**Input material**
⟨
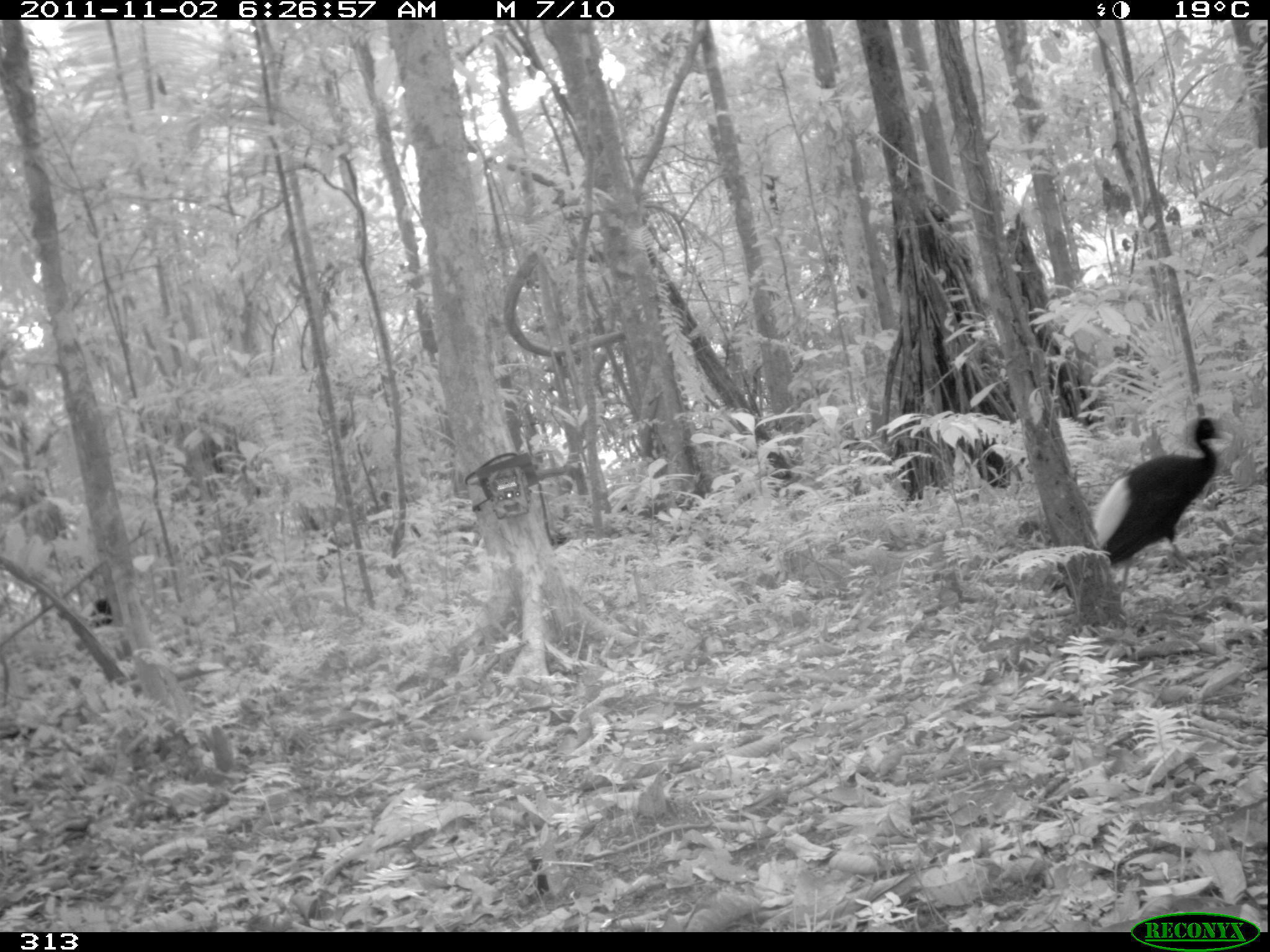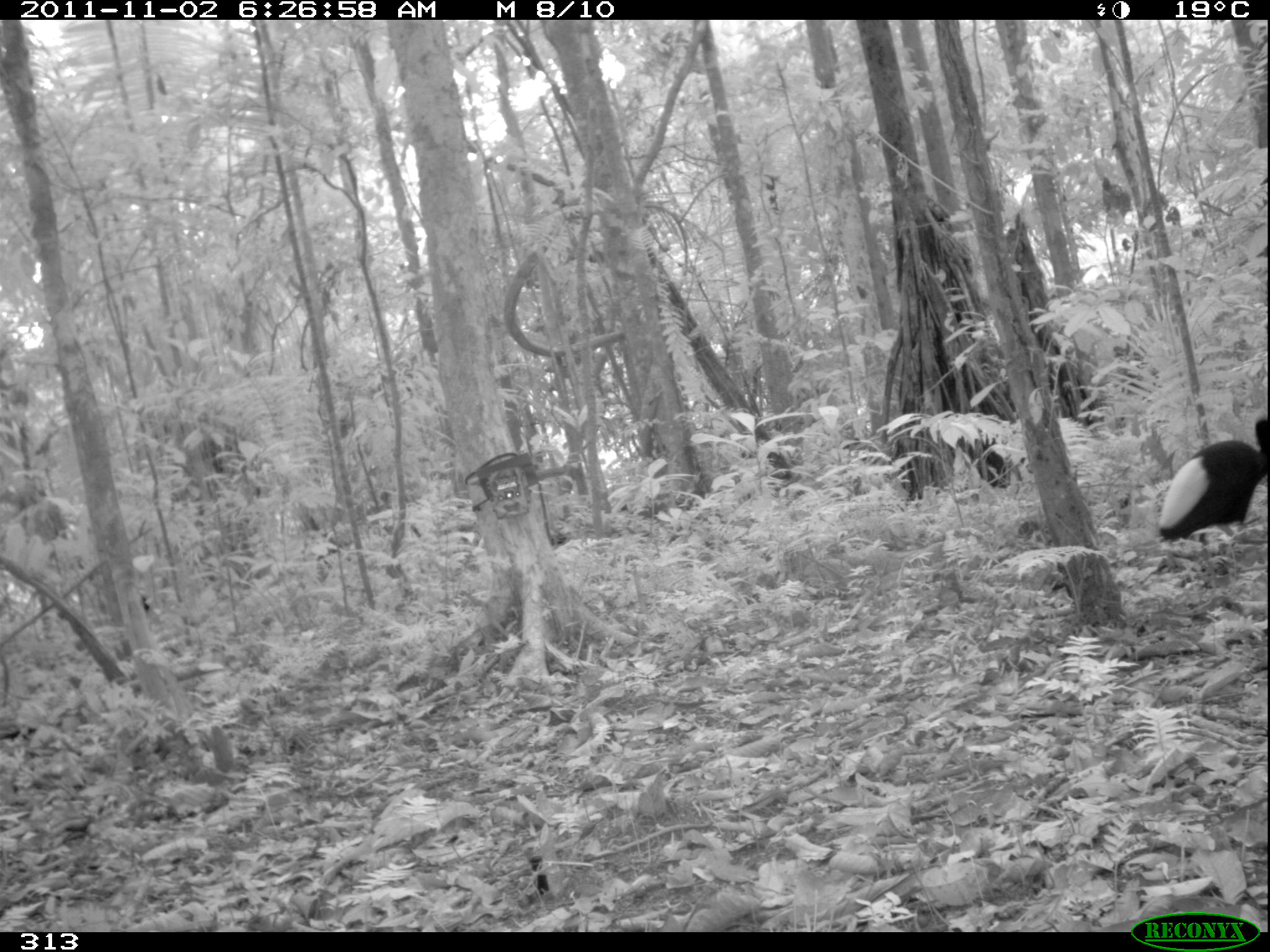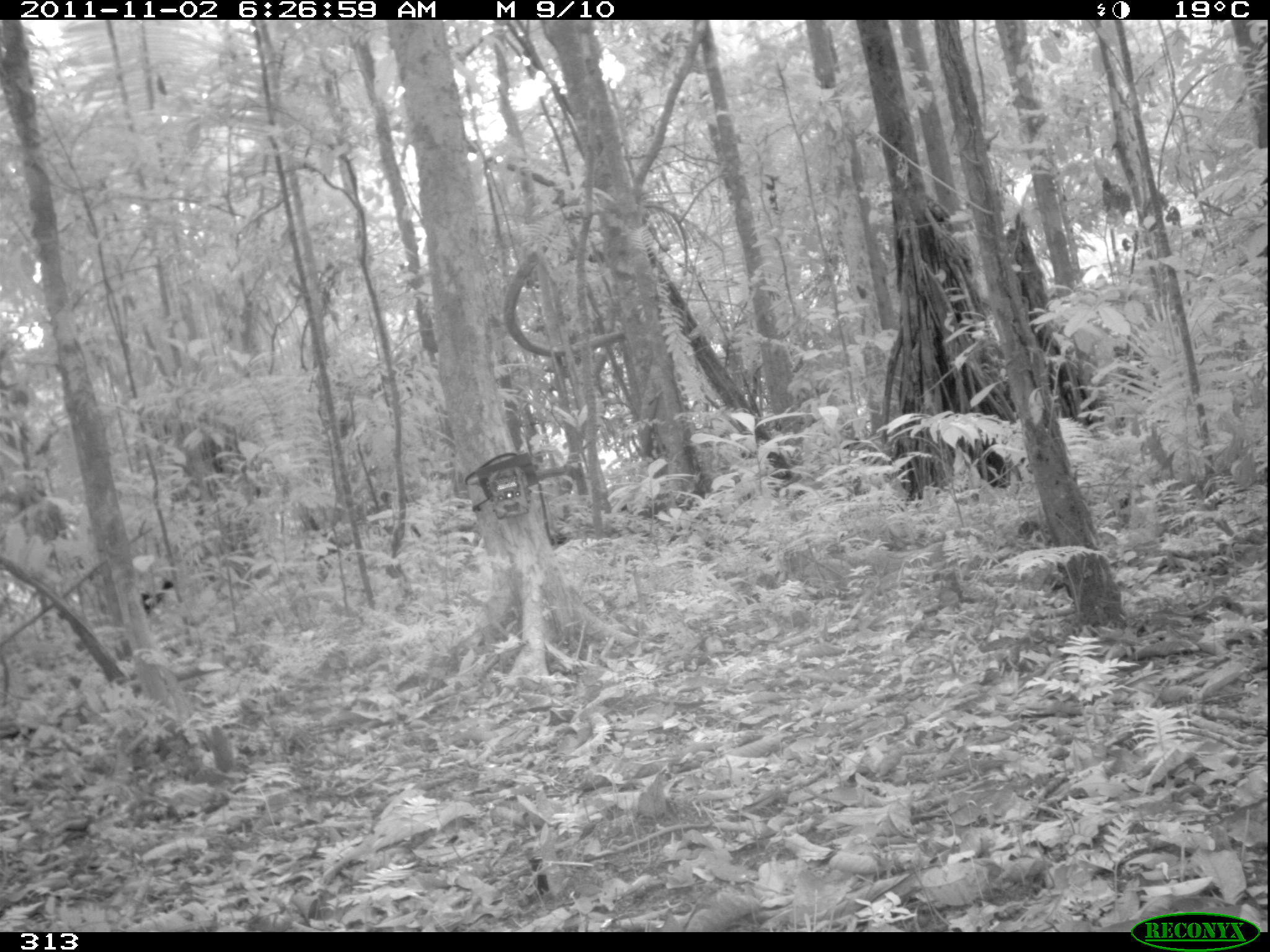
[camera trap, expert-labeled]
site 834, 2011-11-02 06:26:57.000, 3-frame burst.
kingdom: Animalia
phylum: Chordata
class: Aves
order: Gruiformes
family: Psophiidae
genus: Psophia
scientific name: Psophia leucoptera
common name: pale-winged trumpeter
⟩
Without any of the pictures, repeat the entries above word for word.

[camera trap, expert-labeled]
site 834, 2011-11-02 06:26:57.000, 3-frame burst.
kingdom: Animalia
phylum: Chordata
class: Aves
order: Gruiformes
family: Psophiidae
genus: Psophia
scientific name: Psophia leucoptera
common name: pale-winged trumpeter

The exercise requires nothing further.